La Fenice greco-romana

  
 Ovviamente questa figura non poteva non essere citata anche da scrittori romani, che dibatterono molto su alcune caratteristiche della Fenice (il cibo di cui si nutrisse, sulla modalità della sua morte), ma mantenendo in generale inalterati i tratti fondamentali fissati da Erodoto. Per esempio Ovidio, nelle sue Metamorfosi, scrive:


si ciba non di frutta o di fiori, ma di incenso e resine odorose. Dopo aver vissuto cinquecento anni, con le fronde di una quercia si costruisce un nido sulla sommità di una palma, ci ammonticchia cannella, spigonardo e mirra, e ci s'abbandona sopra, morendo, esalando il suo ultimo respiro fra gli aromi. Dal corpo del genitore esce una giovane Fenice, destinata a vivere tanto a lungo quanto il suo predecessore. Una volta cresciuta e divenuta abbastanza forte, solleva dall'albero il nido (la sua propria culla, ed il sepolcro del genitore), e lo porta alla città di Eliopoli in Egitto, dove lo deposita nel tempio del Sole.

*Dati registrati*:
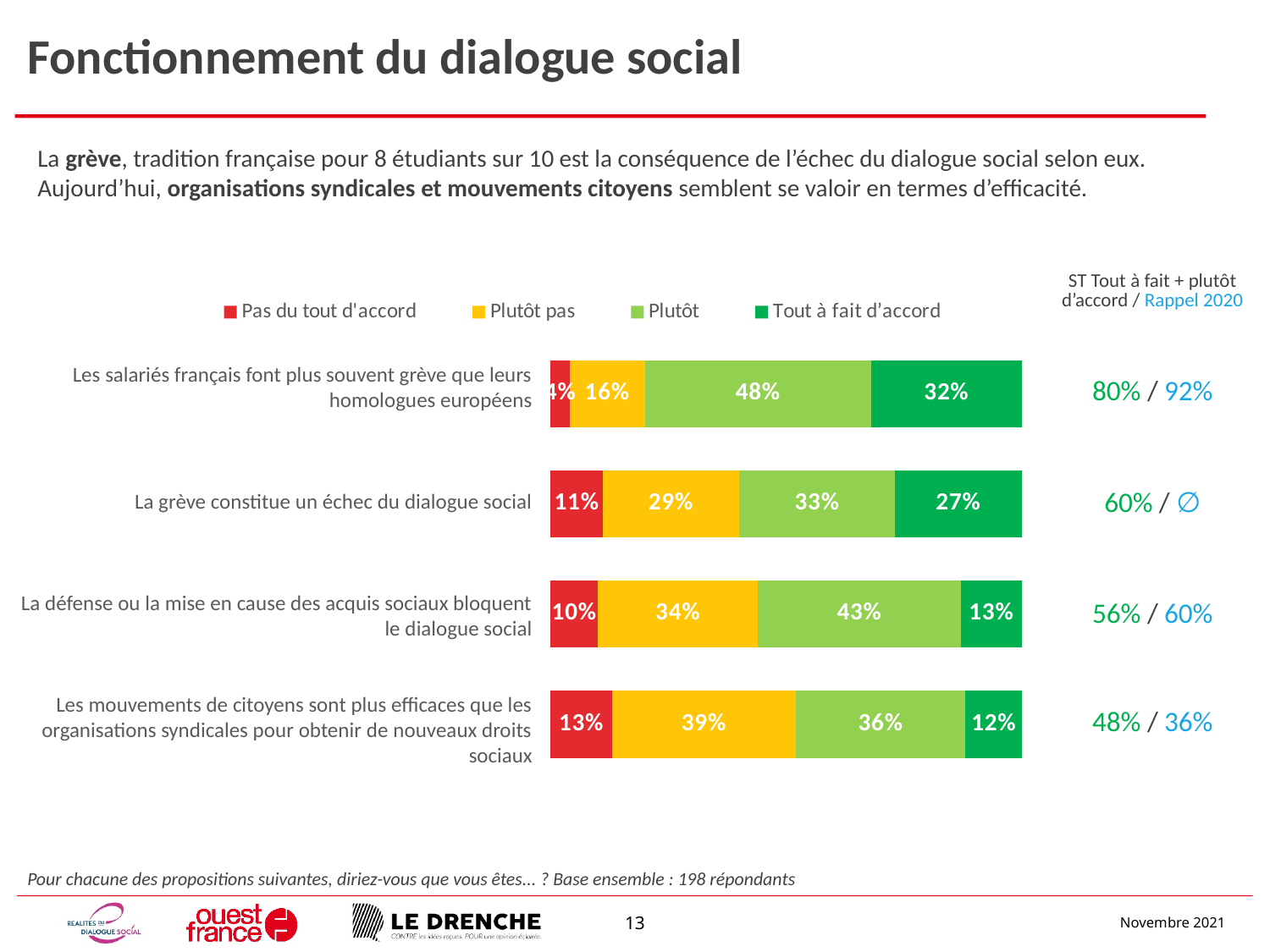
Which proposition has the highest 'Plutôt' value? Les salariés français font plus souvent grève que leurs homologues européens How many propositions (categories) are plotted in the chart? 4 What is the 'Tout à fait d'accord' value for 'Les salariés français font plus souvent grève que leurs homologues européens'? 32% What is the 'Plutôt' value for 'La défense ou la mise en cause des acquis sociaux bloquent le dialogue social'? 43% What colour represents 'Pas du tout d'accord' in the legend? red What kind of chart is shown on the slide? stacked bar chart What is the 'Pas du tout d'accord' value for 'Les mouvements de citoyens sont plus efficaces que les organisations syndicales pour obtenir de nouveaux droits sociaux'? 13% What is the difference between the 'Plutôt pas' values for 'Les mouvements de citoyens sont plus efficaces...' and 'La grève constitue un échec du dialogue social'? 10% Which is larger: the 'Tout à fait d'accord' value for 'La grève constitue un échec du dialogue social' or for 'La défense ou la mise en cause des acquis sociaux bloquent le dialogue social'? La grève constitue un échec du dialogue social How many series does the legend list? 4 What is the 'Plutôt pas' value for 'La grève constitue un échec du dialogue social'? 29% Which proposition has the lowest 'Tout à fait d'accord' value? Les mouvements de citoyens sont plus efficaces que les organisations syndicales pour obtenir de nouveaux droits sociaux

*Usando le informazioni*:
1 - Ricopia fedelmente dal brano sulla Fenice il passo che va da "si ciba non" a "tempio del Sole.".
2 - Elenca tutte le sostanze che, secondo il brano sulla Fenice, l'uccello ammucchia sul nido prima di morire.
3 - Prosegui il brano sulla Fenice a partire dalla sua ultima frase.

*Risposte ai compiti*:
1 -
si ciba non di frutta o di fiori, ma di incenso e resine odorose. Dopo aver vissuto cinquecento anni, con le fronde di una quercia si costruisce un nido sulla sommità di una palma, ci ammonticchia cannella, spigonardo e mirra, e ci s'abbandona sopra, morendo, esalando il suo ultimo respiro fra gli aromi. Dal corpo del genitore esce una giovane Fenice, destinata a vivere tanto a lungo quanto il suo predecessore. Una volta cresciuta e divenuta abbastanza forte, solleva dall'albero il nido (la sua propria culla, ed il sepolcro del genitore), e lo porta alla città di Eliopoli in Egitto, dove lo deposita nel tempio del Sole.

2 - Cannella, spigonardo e mirra.

3 -
 Ovidio, quindi, rimane fedele alla storia tramandata da Erodoto, aggiungendo però alcuni particolari: il nutrimento della Fenice e il fatto di trasportare a Eliopoli non solo le salme del genitore, ma anche il proprio nido. Sempre per quanto riguarda la morte del genitore, anche Tacito riprese le informazioni di partenza, dicendo che la nuova Fenice portasse l'intero corpo del genitore morto a Eliopoli per bruciarlo all'altare del sole.
 E' bene evidenziare che il continuo riferimento a Eliopoli non era casuale. Lì, i sacerdoti di Ra erano soliti conservare i testi dei tempi passati in archivi. Se si tiene presente questo dato importante, la Fenice diveniva così il nuovo profeta, il nuovo messia che distruggeva gli antichi testi sacri per far rinascere una nuova religione dalle ceneri di quella precedente.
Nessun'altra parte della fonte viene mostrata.